On 03/06/2021 23:04, Jeff Davis wrote:
> One problem with unlogged tables is that the application has no way to
> tell if they were reset, or they just happen to be empty.
>
> This can be a problem with sharding, where you might have different
> shards of an unlogged table on different servers. If one server
> crashes, you'll be missing only one shard of the data, which may appear
> inconsistent. In that case, you'd like the application (or sharding
> solution) to be able to detect that one shard was lost, and TRUNCATE
> those that remain to get back to a reasonable state.
>
> It would be easy enough for the init fork to have a single page with a
> flag set. That way, when the main fork is replaced with the init fork,
> other code could detect that a reset happened.

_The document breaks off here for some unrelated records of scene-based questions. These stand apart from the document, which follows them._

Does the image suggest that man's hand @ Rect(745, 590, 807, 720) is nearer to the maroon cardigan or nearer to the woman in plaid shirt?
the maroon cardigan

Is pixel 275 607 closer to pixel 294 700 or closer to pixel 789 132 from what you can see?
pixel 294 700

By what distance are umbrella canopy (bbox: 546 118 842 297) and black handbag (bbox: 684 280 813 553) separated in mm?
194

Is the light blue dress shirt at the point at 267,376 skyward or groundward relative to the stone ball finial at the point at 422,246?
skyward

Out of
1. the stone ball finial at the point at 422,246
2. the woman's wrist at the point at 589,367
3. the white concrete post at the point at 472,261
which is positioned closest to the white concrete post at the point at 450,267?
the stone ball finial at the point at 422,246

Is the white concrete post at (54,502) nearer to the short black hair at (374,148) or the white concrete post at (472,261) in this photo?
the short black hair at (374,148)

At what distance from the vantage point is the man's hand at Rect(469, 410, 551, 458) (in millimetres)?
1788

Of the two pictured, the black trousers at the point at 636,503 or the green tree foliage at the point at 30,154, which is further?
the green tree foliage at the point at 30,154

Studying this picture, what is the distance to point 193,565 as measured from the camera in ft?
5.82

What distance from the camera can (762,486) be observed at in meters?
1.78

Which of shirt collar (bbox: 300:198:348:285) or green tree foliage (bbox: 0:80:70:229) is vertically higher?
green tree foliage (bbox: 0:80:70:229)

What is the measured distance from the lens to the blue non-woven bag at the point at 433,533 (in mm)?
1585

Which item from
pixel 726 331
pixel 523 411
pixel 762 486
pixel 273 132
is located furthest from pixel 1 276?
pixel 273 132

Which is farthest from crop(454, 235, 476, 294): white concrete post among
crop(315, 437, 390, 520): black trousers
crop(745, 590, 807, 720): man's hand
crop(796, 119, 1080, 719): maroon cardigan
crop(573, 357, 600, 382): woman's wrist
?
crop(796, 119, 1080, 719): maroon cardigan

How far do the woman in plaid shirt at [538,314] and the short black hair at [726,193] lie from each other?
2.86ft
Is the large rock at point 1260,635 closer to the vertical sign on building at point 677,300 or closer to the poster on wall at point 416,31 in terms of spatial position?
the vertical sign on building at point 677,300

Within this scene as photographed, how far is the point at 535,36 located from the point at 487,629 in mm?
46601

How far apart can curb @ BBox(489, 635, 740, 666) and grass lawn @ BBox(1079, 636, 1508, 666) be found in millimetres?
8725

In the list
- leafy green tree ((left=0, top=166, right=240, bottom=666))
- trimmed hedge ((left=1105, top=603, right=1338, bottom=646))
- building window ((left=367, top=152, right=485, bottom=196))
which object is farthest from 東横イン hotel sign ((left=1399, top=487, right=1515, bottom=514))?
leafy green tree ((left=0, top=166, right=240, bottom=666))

I'd suggest using a counter rather than a flag. With a flag, if one
client clears the flag to acknowledge that a truncation happened, others
might miss it. See also ABA problem.
> When detected, depending on a GUC, the behavior could be to auto-
> truncate it (to get the current silent behavior), or refuse to perform
> the operation (except an explicit TRUNCATE), or issue a
> warning/log/notice.
TRUNCATE isn't quite what happens when an unlogged table is
re-initialized. It changes the relfilenode, resets stats, and requires a
more strict lock. So I don't think repurposing TRUNCATE for
re-initializing a table is a good idea. There's also potential for a
race condition, if two connections see that a table needs
re-initialization, and issue "TRUNCATE + INSERT" concurrently. One of
the INSERTs will be lost.
A warning or notice is easy to miss.
> The biggest challenge would be: when should we detect that the reset
> has happened? There might be a lot of entry points. Another idea would
> be to just have a SQL function that the application could call whenever
> it needs to know.
Yeah, a SQL function to get the current "reset counter" would be nice.
- Heikki